Covalence EthicalQuote also called EthicalQuote or simply CEQ is a market index tracking reputation of the world's largest companies on Environmental, Social, Governance (ESG), Corporate dimensions of firms’ ethical performance.[1]
In 2001, Covalence SA was founded by six shareholders including Ngenda Kigaraba, Antoine Mach, Marc Rochat, Jean-Felix Savary and Steven Street. Covalence is a private, for profit company.[2]
Covalence “Best EthicalQuote Score” established the amount of published positive minus negative news since 2002. The methodology for calculating its EthicalQuote score and rankings was revised in 2009 making comparison to previous years’ data not possible. This illustrates one of the challenges facing the assessment of social responsibility: how the concept of CSR is operationalised and measured.[3] Covalence publishes regularly in Le Temps[4] and a monthly comment on the BBGI-EthicalQuote Swiss Equities Indices in l’Agefi. http://www.agefi.fr/[5]
Covalence EthicalQuote is one of the founding members of Swiss Sustainable Finance (SFF), a partnership with the Federal Department of Economic Affairs, Education and Research.[6]
CEQ accounts for cultural diversity, political pluralism and scientific uncertainty. It aggregates thousands of documents extracted from diverse sources and classified according to 50 sustainability criteria inspired by the Global Reporting Initiative. The extra-financial ratings are used by indexes of sustainable Swiss equities.[7] In 2007 Covalence partnered with Thomson Reuters and Bloomberg distributing EthicalQuote through their platforms.
Research sponsored by the Journal of Business Ethics states there is an equity valuation effect of press releases of upgrades or downgrades reflected in the CEQ . The research encompasses a joint test of the value relevance of the index and the impact of ethical reputation on a firm's value. A significant causal relationship is identified between stock market reactions and the changes in the CEQ. Particularly, disclosures of positive and negative changes in firm ethical performance cause increases or decreases in firm value. Second, the research found cross-sectional analysis indicates a positive association between changes in firm ethical performance and both its financial performance and its financial reporting quality. The results measures taken to increase ethical performance are associated with positive benefits to shareholders.[8]
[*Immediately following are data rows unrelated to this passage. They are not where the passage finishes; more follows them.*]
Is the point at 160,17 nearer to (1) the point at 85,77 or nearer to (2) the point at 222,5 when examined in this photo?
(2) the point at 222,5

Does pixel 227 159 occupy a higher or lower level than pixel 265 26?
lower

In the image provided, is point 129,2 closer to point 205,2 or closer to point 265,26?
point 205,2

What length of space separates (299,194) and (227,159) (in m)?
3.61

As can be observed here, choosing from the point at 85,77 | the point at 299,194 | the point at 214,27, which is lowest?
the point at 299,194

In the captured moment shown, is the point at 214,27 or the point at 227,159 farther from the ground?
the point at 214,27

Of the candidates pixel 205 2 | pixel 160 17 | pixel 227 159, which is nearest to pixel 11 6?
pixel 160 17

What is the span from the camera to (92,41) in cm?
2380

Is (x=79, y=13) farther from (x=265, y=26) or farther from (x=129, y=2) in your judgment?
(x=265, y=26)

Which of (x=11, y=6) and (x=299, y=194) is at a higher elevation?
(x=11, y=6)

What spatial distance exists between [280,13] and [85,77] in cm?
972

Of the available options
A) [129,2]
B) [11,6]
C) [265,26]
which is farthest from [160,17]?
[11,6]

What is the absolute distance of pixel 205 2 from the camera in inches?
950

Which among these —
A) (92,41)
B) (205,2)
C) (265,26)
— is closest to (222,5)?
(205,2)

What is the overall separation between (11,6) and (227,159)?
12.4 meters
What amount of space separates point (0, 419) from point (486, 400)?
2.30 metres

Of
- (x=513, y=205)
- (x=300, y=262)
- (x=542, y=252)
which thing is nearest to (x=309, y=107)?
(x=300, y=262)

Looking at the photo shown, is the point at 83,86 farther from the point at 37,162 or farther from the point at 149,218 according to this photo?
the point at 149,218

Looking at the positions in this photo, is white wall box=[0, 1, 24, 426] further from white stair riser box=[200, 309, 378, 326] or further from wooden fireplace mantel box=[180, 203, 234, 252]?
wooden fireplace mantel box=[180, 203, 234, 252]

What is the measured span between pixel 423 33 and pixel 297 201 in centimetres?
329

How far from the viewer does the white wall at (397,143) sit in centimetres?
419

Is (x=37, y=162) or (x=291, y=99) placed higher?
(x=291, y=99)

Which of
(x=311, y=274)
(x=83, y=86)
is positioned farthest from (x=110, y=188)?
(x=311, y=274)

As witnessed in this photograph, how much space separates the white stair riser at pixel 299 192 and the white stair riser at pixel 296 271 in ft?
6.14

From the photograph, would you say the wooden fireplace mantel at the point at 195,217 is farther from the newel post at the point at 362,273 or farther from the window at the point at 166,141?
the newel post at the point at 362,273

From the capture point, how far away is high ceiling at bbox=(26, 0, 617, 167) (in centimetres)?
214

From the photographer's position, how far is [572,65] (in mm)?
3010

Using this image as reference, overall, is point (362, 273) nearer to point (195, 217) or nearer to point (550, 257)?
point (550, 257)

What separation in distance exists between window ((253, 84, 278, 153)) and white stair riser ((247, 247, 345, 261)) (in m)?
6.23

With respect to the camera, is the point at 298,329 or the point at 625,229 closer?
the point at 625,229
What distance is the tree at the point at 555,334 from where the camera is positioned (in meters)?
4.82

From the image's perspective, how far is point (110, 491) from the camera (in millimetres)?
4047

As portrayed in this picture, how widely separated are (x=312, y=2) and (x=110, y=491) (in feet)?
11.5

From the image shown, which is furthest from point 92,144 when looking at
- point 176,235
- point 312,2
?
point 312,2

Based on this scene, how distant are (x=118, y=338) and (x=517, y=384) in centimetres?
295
A desire to look at industries that have "a heavy impact on culture and the way people think” inspired a collaboration in reporting by Covalence SA, Ethical Investment Research Service (EIRIS) and the WWF. The initiative is not to " criticise these companies but to make a general point: responsible business practices can be a value driver, but they need to be systematically embedded in the DNA of a company, .... Comparison can be a powerful motivation to change.” said Mr Kleanthous (a senior policy adviser at WWF).[9]